I recall when I was attending the college ward the place was such an insufferable Meet Market that I couldn’t bring myself to participate; I just sat in the foyer and read. (I wasn’t there too long before my mom told me that attendance wasn’t a requirement for residence.)
What is the thing I heard about “spiritual pairing”, which is a bond into the hereafter, but at some point they decided that there can be only one spiritual pairing, which could not break, but it is not the same as “marriage”. One could have multiple spouses (as in serial monogamy) but only a single spiritual mate.
Portions. I’ve never heard the phrase “spiritual pairing”. Most active members of the church would recognize the term “sealing” or “eternal marriage”. It’s a ceremony that takes place (usually in conjunction with a wedding, but sometimes later) in LDS temples in which a husband and wife (and their children) are “sealed for time and all eternity”. Church members believe that if they’re righteous they’ll get to live with their spouse and children forever, and that the marriage will endure beyond “til death do us part”. It’s a core belief of the religion.
Not something I’ve heard of, but I’m no expert. My understanding is that a man may have only one earthly wife, but may be sealed to multiple women in the afterlife (or, in the case of a widower, he may be sealed both both his deceased first wife and living second wife). And women can only be sealed to one man (so if she’s widowed and remarries, she has to decide which she wants forever). This indicates two of the current apostles are sealed to more than one woman.
At a glance “spiritual pairing” +Mormon or +Latter Day Saints didn’t turn up any relevant results on the first page of Google for me.
I just want to point out that if a woman’s divorced from a man she was sealed to she has to get his permission to have their sealing canceled or it’s a no-go. The same isn’t true when the genders are reversed; ex-wife can’t prevent her former husband being sealed to another spouse.

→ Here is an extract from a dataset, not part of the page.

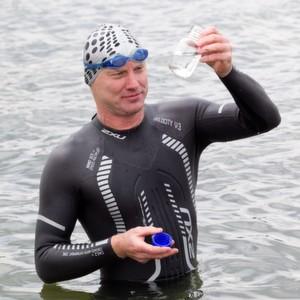 Andreas Fath ist Professor an der Hochschule Furtwangen und unterrichtet u.a. Chemische Verfahrenstechnik, Umwelttechnik sowie Physikalische Chemie und Analytik. Der Leistungssportler will in diesem Sommer den Rhein durchschwimmen und Wasserproben ziehen.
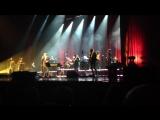Нечёткость картинки обусловлена переизбытком слюны и дрожанием рук..Bryan Ferry - Don't Stop The Dance - St.Pete 11 Oct 2017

The Mormon practice of polygamy came directly from Joseph Smith’s sexual behavior. He had always had a problem that his pants apparently were defective and he couldn’t keep them zipped up. If you took just his actions (marrying 14-year-old girls, the wives’ of people he sent away on mission, his wards, cleaning girls living in his house, etc., etc.) and said that this happened within the FLDS church, then Mormons would be the first to denounce it.
Smith had an affair with a live-in cleaning girl age sometime between 1833 and 1835, placing Fanny Alger between 16 to 19 years old. The cofounder, Oliver Cowdery referred to it as "a dirty, nasty, filthy [del]scrape[/del] affair of his and Fanny Alger’s.” (delete in original), and his insistence of that lead to Cowdery getting excommunicated. From there, Smith had scores of wives, but labeled them as “sealings” to avoid the term of polygamy.
There is absolutely no doctrine of only one single spiritual mate. In the early days, Smith, Young and then others taught that polygamy was essential for salvation into the highest kingdom of heaven.
Smith was sealed to another men’s wives and one popular argument by apologist is that these sealing were never consummated. However there is evidence that they were.
The Mormon church disingenuously proclaims that it not longer practices polygamy, but as Tzigone notes, it will happen in heaven, including those who are currently sealed to more than one woman.
Correct, although women simply do not get a choice in the matter. If the husband dies, then the woman is not allowed to choose who she is sealed to. She is still sealed to her first husband.
Also note that this permission requires the approval of the First Presidency and can take over a year. Also, they usually don’t give this approval except in the case where the ex-wife is getting remarried. Why? I donno, maybe women shouldn’t be allowed freedom.